Street children: Wa Muchomba has a point but polygamy is not the solution

Kiambu Woman Representative-elect Gathoni wa Muchomba. A man has moved to court to stop her swearing and that of her Homa Bay counterpart, Gladys Wanga. PHOTO | COURTESY | NATION MEDIA GROUP

What you need to know:

  • The problem she wants dealt with is that of deadbeat fathers who don’t take care of the children they have outside marriage. Yet such deadbeats are everywhere even in marriages.
  • Gathoni wouldn’t know that children can be raised happy without their parents being married at all, whether monogamously or polygamously.
  • She should start by demanding stronger enforcement of the Children’s Act (2002) and Article 53 of the Constitution (2010) which will cushion the “illegitimate” children she feels for most.

Kiambu Woman Representative Gathoni wa Muchomba has a knack for controversy. Her comments last year about how she felt seriously underpaid as an MP mostly attracted ridicule. However, it is her latest advocacy for polygamy that has really churned the waters in her community – and even beyond.

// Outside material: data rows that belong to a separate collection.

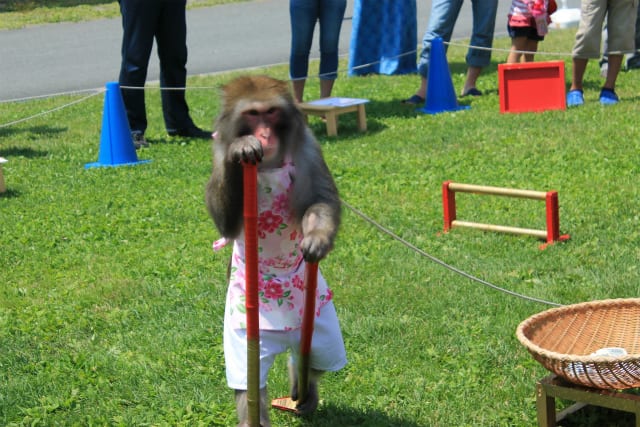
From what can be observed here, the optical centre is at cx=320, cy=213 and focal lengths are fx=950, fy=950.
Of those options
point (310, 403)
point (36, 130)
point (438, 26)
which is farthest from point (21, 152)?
point (310, 403)

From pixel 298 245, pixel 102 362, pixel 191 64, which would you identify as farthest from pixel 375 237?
pixel 191 64

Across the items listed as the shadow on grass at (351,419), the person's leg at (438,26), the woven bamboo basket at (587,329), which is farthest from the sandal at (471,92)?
the shadow on grass at (351,419)

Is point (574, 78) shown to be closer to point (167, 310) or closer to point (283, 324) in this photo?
point (167, 310)

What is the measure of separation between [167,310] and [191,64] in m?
9.36

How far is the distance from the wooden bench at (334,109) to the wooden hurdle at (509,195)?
2.81 meters

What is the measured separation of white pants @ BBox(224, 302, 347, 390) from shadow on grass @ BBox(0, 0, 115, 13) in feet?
61.4

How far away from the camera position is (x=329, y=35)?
9188 mm

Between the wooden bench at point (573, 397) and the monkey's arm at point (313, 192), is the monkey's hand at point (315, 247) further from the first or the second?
the wooden bench at point (573, 397)

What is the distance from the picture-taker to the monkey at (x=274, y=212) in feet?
10.0

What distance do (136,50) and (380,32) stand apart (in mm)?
4385

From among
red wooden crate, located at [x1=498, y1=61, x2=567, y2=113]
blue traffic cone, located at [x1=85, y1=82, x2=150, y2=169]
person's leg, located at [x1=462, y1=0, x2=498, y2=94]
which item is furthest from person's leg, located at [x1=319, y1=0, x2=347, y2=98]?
blue traffic cone, located at [x1=85, y1=82, x2=150, y2=169]

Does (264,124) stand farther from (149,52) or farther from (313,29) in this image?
(313,29)

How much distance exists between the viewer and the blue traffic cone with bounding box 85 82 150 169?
8.21 m

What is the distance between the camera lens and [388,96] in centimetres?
1029
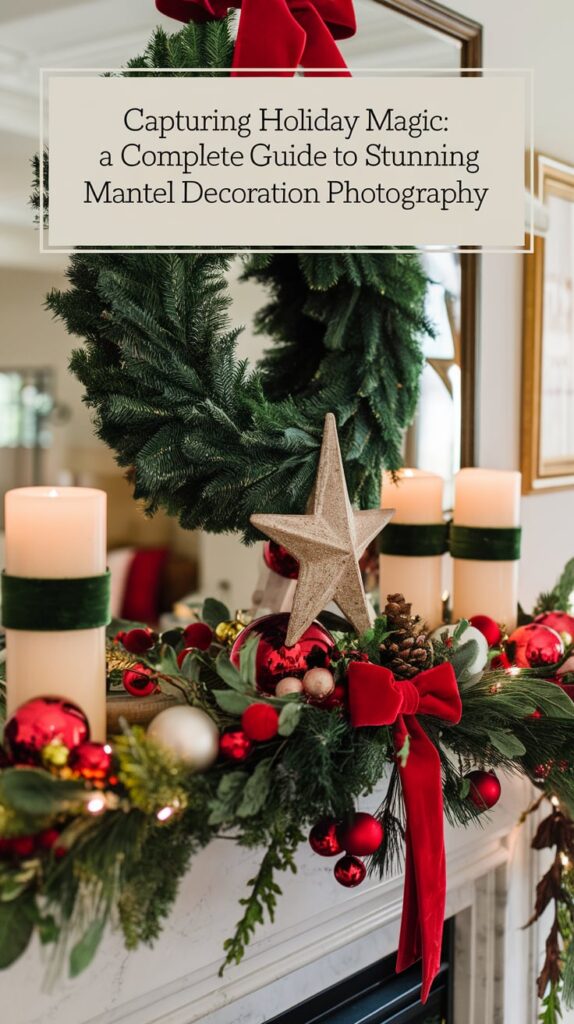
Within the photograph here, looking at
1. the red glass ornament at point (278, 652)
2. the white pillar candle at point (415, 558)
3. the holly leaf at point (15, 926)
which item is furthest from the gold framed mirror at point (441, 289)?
the holly leaf at point (15, 926)

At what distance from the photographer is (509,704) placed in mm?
910

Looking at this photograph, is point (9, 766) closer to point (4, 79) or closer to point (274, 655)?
point (274, 655)

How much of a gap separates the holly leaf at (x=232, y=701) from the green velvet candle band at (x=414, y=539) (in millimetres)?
442

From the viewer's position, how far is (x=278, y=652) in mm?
872

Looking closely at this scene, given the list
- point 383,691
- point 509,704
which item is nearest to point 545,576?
point 509,704

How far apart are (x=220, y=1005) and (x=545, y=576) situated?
0.90 m

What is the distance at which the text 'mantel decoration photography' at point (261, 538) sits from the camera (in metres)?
0.75

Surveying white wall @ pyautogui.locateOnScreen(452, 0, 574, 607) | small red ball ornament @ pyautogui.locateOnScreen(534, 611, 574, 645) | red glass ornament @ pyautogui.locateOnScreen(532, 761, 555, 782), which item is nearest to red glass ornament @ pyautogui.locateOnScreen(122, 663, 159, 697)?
red glass ornament @ pyautogui.locateOnScreen(532, 761, 555, 782)

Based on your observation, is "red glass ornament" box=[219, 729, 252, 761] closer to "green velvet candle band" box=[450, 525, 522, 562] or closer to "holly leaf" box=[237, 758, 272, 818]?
"holly leaf" box=[237, 758, 272, 818]

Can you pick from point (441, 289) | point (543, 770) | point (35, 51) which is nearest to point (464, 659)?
point (543, 770)

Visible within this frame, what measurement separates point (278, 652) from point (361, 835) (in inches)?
6.8

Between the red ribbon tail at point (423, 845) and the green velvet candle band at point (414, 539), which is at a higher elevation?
the green velvet candle band at point (414, 539)

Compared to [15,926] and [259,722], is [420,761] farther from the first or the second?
[15,926]

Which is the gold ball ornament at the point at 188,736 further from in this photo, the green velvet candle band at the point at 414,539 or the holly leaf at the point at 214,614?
the green velvet candle band at the point at 414,539
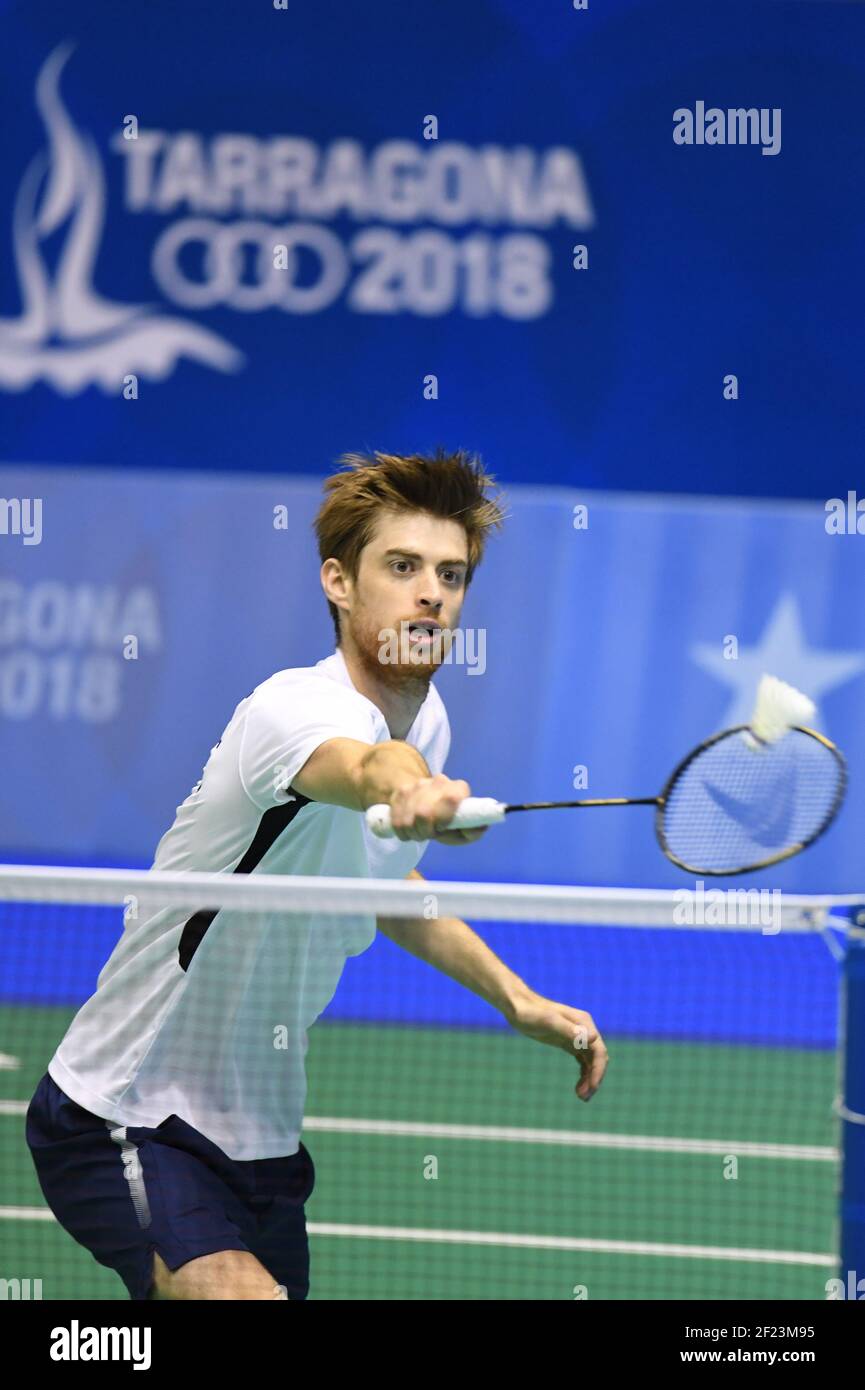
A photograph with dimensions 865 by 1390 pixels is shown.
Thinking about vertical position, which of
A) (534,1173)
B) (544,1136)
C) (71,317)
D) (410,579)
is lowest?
(534,1173)

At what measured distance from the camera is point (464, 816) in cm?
278

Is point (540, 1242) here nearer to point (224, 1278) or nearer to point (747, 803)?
point (747, 803)

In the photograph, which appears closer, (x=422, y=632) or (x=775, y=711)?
(x=775, y=711)

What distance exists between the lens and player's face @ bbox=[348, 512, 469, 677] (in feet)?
12.1

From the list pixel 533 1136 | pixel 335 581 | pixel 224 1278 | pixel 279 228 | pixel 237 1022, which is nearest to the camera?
pixel 224 1278

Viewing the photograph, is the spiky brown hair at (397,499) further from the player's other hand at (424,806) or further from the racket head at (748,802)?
the player's other hand at (424,806)

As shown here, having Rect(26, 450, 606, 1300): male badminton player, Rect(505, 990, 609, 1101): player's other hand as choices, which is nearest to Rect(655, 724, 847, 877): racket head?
Rect(505, 990, 609, 1101): player's other hand

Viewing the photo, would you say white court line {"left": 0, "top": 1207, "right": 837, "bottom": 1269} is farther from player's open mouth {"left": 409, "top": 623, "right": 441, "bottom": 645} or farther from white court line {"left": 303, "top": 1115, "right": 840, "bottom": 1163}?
player's open mouth {"left": 409, "top": 623, "right": 441, "bottom": 645}

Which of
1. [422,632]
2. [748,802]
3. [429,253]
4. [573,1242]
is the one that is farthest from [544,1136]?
[429,253]

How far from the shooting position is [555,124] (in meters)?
8.55

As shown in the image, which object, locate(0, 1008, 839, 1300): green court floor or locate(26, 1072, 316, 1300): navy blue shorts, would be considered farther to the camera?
locate(0, 1008, 839, 1300): green court floor

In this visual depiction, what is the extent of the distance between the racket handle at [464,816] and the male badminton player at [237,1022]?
0.26 feet

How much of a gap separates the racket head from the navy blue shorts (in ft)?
3.50

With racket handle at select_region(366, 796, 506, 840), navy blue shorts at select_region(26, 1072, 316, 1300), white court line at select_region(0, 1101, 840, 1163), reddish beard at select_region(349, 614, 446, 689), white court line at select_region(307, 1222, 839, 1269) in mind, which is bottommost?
white court line at select_region(307, 1222, 839, 1269)
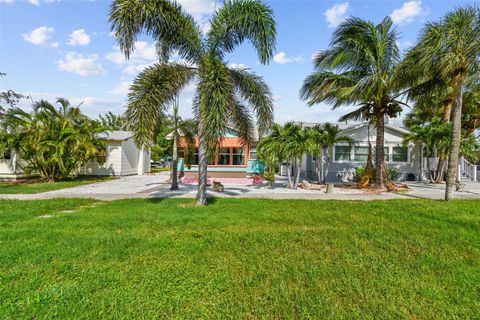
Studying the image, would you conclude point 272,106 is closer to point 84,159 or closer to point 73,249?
point 73,249

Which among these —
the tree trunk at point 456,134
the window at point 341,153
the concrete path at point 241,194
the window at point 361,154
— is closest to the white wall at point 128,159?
the concrete path at point 241,194

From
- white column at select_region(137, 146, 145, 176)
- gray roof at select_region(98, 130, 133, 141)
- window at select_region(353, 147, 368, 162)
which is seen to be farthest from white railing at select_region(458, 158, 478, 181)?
white column at select_region(137, 146, 145, 176)

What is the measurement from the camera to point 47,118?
16078mm

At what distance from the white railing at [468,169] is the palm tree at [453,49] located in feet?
41.9

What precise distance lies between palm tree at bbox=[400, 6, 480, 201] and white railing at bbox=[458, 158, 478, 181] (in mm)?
12775

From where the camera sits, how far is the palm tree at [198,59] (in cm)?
731

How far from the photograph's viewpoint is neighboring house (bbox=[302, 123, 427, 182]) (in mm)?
18234

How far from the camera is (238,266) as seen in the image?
12.8 ft

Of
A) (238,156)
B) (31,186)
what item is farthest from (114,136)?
(238,156)

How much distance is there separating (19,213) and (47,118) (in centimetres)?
1091

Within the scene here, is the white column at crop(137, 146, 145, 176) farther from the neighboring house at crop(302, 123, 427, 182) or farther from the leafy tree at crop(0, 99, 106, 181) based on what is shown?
the neighboring house at crop(302, 123, 427, 182)

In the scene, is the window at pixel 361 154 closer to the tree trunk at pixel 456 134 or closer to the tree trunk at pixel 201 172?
the tree trunk at pixel 456 134

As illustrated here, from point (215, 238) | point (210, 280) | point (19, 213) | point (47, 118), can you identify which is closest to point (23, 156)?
point (47, 118)

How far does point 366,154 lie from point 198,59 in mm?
14405
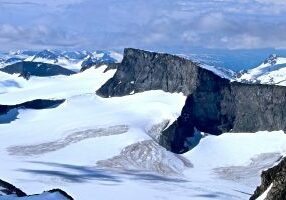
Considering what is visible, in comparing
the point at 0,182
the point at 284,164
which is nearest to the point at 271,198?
the point at 284,164

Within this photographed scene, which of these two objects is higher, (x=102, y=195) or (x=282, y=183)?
(x=282, y=183)

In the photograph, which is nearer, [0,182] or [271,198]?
[271,198]

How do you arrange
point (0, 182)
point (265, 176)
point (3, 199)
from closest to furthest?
point (265, 176) < point (3, 199) < point (0, 182)

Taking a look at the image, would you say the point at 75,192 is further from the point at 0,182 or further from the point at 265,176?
the point at 265,176

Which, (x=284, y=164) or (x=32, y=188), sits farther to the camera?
(x=32, y=188)

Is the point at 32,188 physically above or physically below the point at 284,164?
below

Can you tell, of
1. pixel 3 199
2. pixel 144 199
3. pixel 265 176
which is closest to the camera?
pixel 265 176

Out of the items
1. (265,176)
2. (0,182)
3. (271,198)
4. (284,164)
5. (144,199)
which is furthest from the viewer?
(144,199)

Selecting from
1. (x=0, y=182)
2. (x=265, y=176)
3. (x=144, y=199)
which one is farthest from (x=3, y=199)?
(x=144, y=199)

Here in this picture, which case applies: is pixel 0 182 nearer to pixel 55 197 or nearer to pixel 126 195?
pixel 55 197
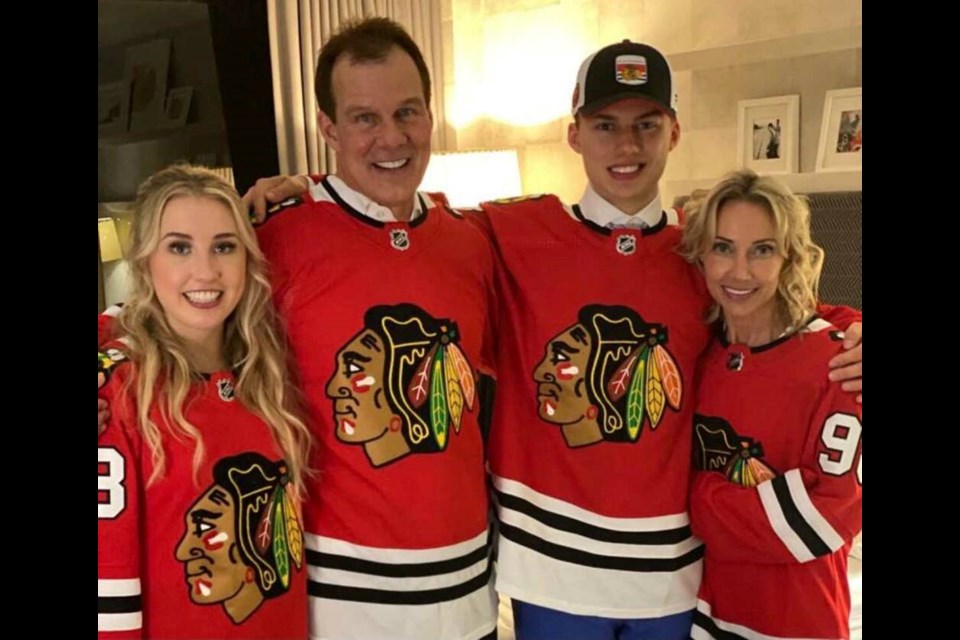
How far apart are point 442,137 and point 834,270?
192cm

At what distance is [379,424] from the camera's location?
4.47 feet

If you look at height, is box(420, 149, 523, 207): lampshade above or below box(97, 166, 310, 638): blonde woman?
above

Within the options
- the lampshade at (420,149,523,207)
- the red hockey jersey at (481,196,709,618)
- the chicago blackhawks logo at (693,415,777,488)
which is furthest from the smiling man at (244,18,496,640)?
the lampshade at (420,149,523,207)

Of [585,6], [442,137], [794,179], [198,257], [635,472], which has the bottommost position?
[635,472]

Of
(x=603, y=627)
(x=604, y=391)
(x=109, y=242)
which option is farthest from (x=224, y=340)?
(x=109, y=242)

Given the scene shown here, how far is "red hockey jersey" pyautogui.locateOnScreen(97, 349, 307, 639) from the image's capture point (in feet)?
3.74

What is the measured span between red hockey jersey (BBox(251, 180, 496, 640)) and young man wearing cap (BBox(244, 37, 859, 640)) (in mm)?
145

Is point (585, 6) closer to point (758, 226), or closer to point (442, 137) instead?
point (442, 137)

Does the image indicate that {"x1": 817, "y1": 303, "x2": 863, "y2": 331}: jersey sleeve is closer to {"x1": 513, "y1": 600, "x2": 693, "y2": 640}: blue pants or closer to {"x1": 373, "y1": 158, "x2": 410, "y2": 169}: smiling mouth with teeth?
{"x1": 513, "y1": 600, "x2": 693, "y2": 640}: blue pants

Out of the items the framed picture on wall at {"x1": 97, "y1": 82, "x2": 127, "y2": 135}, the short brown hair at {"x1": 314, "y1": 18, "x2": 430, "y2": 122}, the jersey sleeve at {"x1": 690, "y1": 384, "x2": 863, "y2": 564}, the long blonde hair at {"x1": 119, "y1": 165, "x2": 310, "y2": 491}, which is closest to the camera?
the long blonde hair at {"x1": 119, "y1": 165, "x2": 310, "y2": 491}

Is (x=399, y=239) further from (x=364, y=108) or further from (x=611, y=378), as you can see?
(x=611, y=378)

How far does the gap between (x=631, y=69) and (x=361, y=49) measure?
489 mm

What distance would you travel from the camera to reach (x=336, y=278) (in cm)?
138
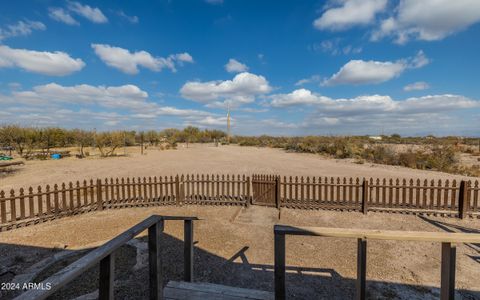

As I understood her, her point was that there are too many broken or single mother families where children are growing up without a father figure. Fathers must ensure they bring up the children they bear from mpango wa kandos, even if that means marrying the mothers of these offspring. Social problems like street children, crime and drug and alcohol abuse are breeding from there.

CULTURALLY

Gathoni is being disruptive, but more in the sense of calling for self-reflection rather than nagging. In case she didn’t know, polygamy (or what wasomi call polygyny), is perfectly legal in Kenya, as long as you don’t contract it the Christian way. The Church is a big barrier, but not the only one. The economic cost of bringing up a polygamous family is overwhelming these days. But the biggest obstacle, in my opinion, is the way the culture has changed over the years. To “modern” types, there is a kind of social stench the practice carries that is unattractive, sort of like the stigma with FGM. You no longer impress anybody when you parade a harem of wives. Legal or not, polygamy is seriously losing ground culturally.

BIGGEST FOES

Gathoni’s biggest foes, ironically, are her own womenfolk. Women of my mother’s age, who believe monogamy is God-ordained, would worry she is suffering from something and would pray for her. The modern, aspirational lady is more hostile. Those happily settled in monogamous marriages find her idea dangerous. If my husband takes another wife, they like to insist, I will take a walk. Single, professional women consider her an old-fashioned throwback for believing a woman with children cannot lead a fulfilling life without the entanglement of a husband. Feminists, for their part, think of her as a pitiable nuisance. One of them once gave me a mouthful for suggesting that the West has double standards when it advocates homosexual tolerance across the world yet it outlaws polygamy. I was taken through the paces of how polygamy is an “instrument of patriarchy” meant to manipulate and oppress women.

FATHERLESS

Sometimes I like being argumentative, and I asked, just to be provocative, whether my “liberated” friend would view polygamy less harshly if society got to accept the unusual but uncommon practice of polyandry, where a woman marries two or more men. (It happens, with some Himalayan tribes). She hesitated, but for the sake of wanting to sound even-handed, answered why not? What Gathoni is speaking about is not fancy terminologies like these. She probably doesn’t understand them. She also doesn’t give a hoot how modern women organise their lives. Her concern is the children living out of wedlock, those fatherless children.

DEADBEAT

I agree with Gathoni that the primary focus of any relationship should be stability and the well-being of the children. But I don’t see how polygamy will help with the social problems that worry her and are poisoning her community. The problem she wants dealt with is that of deadbeat fathers who don’t take care of the children they have outside marriage. Yet such deadbeats are everywhere even in marriages, especially in polygamous ones. Indeed, there are deadbeat mothers, too, who neglect their own children. Gathoni wouldn’t know that children can be raised happy without their parents being married at all, whether monogamously or polygamously. I hope she is not suggesting every contact with a woman should become a marriage. That won’t work.

CONSTITUTION

Certainly, Gathoni is raising important questions about parental responsibility that require answers – and action. She should start by demanding much, much stronger enforcement of the Children’s Act (2002) and Article 53 of the Constitution (2010) which will cushion the “illegitimate” children she feels for most.

Meanwhile, Gathoni should not be too worried that the community will somehow not find a way how mpango wa kando and “come-we-stay” lifestyles can be corrected.